100+ women say they got pregnant after taking allegedly faulty birth control - and now they're suing
Qualitest Pharmaceuticals, now a subsidiary of Endo International, issued a voluntary recall for the birth control back in 2011 because of a packaging error.
When using this type of birth control, women start taking active pills at the beginning of the month, and continue to do so for three weeks. These pills have hormones like estrogen and progestin in them that prevent pregnancy. At the end of the month, a woman takes inactive pills, which are usually just sugar pills. These pills maintain the ritual of taking birth control every day to make it easier to remember, and it's during the week of placebo pills when a woman typically experiences bleeding similar to a period.
In the mispackaged birth control from Qualitest, the pills were flipped upside down 180 degrees so that the inactive and active pills were out of order, according to the company's press release on the 2011 recall. Taking birth control pills out of order makes them much less effective, as The Mayo Clinic notes.
"As a result of the packaging error," the lawsuit alleges, "the daily regimen for the birth control pills left women without adequate contraception and at risk for unwanted pregnancy." The complaint does not specify exactly what happened to the women, except to say that they "suffered damages."
"The lives of these people have just been turned upside-down because of this," one of the plaintiff's lawyers alleged, in a 2012 interview with The Atlantic.
thoughtcatalog.com / via Flickr (CC BY 2.0)
Many of the women who allegedly took the defective birth control have for years been trying to combine their suits, filed in dozens of states, into one class-action suit in one location. In 2014, plaintiffs in Georgia tried to consolidate suits, but that motion was denied. That same year, a California court dismissed a case because the statute of limitations had expired before the couple who had a baby filed their complaint.

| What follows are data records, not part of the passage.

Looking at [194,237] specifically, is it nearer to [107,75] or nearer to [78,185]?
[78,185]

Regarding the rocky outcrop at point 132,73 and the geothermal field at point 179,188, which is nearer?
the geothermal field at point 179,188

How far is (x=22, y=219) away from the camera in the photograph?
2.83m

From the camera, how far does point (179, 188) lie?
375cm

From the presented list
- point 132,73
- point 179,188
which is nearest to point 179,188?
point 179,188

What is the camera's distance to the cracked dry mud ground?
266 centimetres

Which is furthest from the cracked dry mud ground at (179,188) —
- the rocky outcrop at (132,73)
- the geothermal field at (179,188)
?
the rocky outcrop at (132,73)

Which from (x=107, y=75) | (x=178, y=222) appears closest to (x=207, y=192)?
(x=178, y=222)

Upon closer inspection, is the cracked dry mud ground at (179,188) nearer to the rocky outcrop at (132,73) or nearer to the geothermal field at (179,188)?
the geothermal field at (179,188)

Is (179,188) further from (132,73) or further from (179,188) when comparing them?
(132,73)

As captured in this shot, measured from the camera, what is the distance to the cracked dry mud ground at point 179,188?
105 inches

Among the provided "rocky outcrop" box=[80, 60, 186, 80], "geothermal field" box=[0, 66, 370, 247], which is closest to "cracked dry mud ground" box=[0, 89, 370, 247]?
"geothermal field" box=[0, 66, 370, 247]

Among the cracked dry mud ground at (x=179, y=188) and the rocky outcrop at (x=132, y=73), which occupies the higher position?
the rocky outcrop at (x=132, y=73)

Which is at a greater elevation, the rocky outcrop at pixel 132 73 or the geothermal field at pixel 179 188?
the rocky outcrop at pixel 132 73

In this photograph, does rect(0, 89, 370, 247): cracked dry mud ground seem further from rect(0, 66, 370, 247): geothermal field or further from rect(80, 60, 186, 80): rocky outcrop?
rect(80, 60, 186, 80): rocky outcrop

There are 113 women in the new suit, filed in the First Judicial District of Pennsylvania Nov. 5, as first reported by Philly.com. They are from 28 different states, so they have varying levels of damages they can recoup from the pharmaceutical companies if they win, the complaint says.
Twenty-one states allow plaintiffs to recover limited damages for medical expenses, pain, suffering, lost wages, and resulting problems for their immediate family, while seven allow full recovery for those damages plus costs of raising the child. Oregon even counts the cost of college education as part of the expenses for raising a child, while Arizona, California, Massachusetts, and Minnesota, subtract the potential benefits of having a child.
Endo Pharmaceuticals said in a statement that previous cases that came out of the recall were dismissed because the plaintiffs could not prove that they purchased birth control with the packaging error.
"The voluntary recall occurred based on an extremely small number of pill packs that were manufactured by an external contract manufacturer," the company said in the statement. "Endo has been able to confirm only one blister pack that manifested a defect and was sold to a patient." (The recall originally involved a reported 1.4 million packs of birth control, though since there's rarely time for a full investigation, recalls usually err on the side of recalling any product that may be problematic.)
Neither the plaintiff's lawyers nor Qualitest responded to Tech Insider's requests for comment.
The pharmaceutical companies' lawyers must file an answer to the plaintiffs' complaint before the case proceeds.